Gelasius

27 February · passio

ON ST. GELASIUS, OR GELASINUS, A MIME, MARTYR AT HELIOPOLIS IN PHOENICIA,

YEAR 297.

Historical Summary.

Gelasius, or Gelasinus, a mime, Martyr at Heliopolis in Phoenicia (St.)

Author G. H.

[1] The memory of St. Gelasius, a mime and Martyr, is celebrated among the Greeks on the 27th of February. In the Calendar published under the care of Genebrardus, he is called Gelasius the Elder, and is joined to Procopius Decapolita, whom we shall treat below. Christophorus, Patricius and Proconsul of Mitylene, also gives him the surname "the most senior" and alone inscribes him in his Menologium. But the Menaea and Maximus Cytheraeus adorn him with this eulogy: "Memory of the holy Martyr Gelasius, who, ordered by the Governor to mock baptism, was truly baptized and finished his life by the sword." These verses, with an allusion to the name Gelasius (which means "laughable"), are added in the Menaea:

"About to receive illumination, you laugh at the deception that mocks. But washed clean, Gelasius, your head is cut off. Baptized, Gelasius, on the twenty-seventh you were struck."
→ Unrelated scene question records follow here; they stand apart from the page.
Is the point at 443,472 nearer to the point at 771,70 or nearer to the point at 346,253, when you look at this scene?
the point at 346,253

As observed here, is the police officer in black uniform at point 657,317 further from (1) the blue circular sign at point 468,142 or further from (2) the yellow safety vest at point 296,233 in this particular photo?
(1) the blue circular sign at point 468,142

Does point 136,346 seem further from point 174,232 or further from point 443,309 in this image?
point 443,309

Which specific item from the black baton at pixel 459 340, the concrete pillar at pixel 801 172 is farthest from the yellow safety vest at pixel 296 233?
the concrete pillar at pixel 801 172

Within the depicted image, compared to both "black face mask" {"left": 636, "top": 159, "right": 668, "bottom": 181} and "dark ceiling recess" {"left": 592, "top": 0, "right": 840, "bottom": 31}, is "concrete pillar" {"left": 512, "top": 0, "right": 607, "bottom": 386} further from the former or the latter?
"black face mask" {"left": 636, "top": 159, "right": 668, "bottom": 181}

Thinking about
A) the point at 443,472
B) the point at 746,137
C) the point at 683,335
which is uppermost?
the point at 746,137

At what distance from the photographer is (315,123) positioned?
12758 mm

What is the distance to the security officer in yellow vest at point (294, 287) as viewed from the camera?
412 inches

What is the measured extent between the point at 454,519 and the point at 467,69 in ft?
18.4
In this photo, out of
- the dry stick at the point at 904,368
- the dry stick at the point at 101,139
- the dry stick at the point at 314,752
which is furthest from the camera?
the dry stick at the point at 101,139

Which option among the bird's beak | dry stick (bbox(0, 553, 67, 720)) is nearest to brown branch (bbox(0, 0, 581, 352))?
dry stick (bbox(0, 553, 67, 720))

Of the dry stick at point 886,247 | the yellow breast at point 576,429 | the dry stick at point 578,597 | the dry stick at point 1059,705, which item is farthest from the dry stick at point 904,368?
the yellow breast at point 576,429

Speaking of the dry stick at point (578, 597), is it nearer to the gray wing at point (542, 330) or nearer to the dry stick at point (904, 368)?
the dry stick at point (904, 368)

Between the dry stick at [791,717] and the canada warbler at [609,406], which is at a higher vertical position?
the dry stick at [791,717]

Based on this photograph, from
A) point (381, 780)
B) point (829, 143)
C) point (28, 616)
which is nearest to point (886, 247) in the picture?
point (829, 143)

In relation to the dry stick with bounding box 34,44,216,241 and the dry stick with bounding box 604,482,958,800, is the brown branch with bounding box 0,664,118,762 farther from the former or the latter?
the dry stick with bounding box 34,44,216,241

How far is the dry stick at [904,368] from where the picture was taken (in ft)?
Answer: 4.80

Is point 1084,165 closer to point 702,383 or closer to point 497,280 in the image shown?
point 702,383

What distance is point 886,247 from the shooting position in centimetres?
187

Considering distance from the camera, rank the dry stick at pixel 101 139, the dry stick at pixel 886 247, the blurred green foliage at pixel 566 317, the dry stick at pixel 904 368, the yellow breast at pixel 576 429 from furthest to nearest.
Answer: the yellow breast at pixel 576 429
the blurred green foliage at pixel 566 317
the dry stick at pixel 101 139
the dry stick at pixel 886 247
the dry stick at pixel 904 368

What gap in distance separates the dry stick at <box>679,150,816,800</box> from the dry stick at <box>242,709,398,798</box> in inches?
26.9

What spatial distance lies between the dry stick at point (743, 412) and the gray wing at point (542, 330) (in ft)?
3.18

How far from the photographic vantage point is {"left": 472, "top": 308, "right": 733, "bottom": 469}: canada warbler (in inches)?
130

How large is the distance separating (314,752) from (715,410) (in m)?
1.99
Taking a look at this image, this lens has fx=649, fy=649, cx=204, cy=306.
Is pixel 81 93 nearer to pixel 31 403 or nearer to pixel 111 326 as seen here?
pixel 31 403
[2] So far the Greeks in the Menologia and Menaea, without indicating the place or time at which he obtained the palm of martyrdom: these are explained quite clearly in the Alexandrian Chronicle under the 13th year of Diocletian, when Maximian Herculius for the 5th time and Maximian Jovius Caesar for the 2nd time were Consuls. This is the year 297 of the common era, which is there numbered as the 269th year from Christ's ascension into heaven. The following is there reported: Under these Consuls St. Gelasinus suffered martyrdom at Heliopolis, the city of Libanasia. He was a second mime, whom, with the theater completely full and the entire populace watching, the other mimes cast into a large basin of the bath filled with warm water, mocking the mysteries of the Christian religion and holy baptism. But Gelasinus the second mime, having been thus baptized, when he had ascended from the basin, now clothed in a white garment, no longer permitted himself to be made a spectacle for theatrical entertainment, saying: "I am a Christian. For I saw in the bath a tremendous glory. Wherefore I also die a Christian." When the people in the theater of their city Heliopolis beheld this, inflamed with violent fury, they rushed with great force from the tiers of seats onto the stage, and seizing St. Gelasinus in his white garment with which he was clothed, they cast him out of the theater and killed him with a shower of stones: and in this manner the just man departed from life. His sacred bodily remains were carried outside Heliopolis to the village of Mariamna, whence he was a native, and there they built a sacred oratory in his honor.

[3] So far the Alexandrian Chronicle, in which this mime is called Gelasinus, who to others is Gelasius -- the difference consisting in the addition of a single letter. But in the Menaea he is said to have been killed by the sword, while in the Chronicle by a shower of stones: however, he could have been snatched from the fury of the people by the Governor, and finally, having been struck with the sword, obtained the palm of martyrdom. Heliopolis is an episcopal city of Phoenicia of Lebanon, which province is here called Libanasia. Why he is called a "second mime" can in some measure be elicited from Cicero and Horace: the latter, in book 1, epistle 18, indicates something similar in these verses:

"As you would believe a boy reciting lessons dictated by a harsh master, Or a mime playing a secondary role."

But Marcus Tullius explains more clearly in the speech against Verres in these words: "As we see happen among Greek actors, often the one who plays the secondary roles, although he could speak considerably more clearly than the lead himself, greatly subdues his voice, so that the principal actor may excel as much as possible."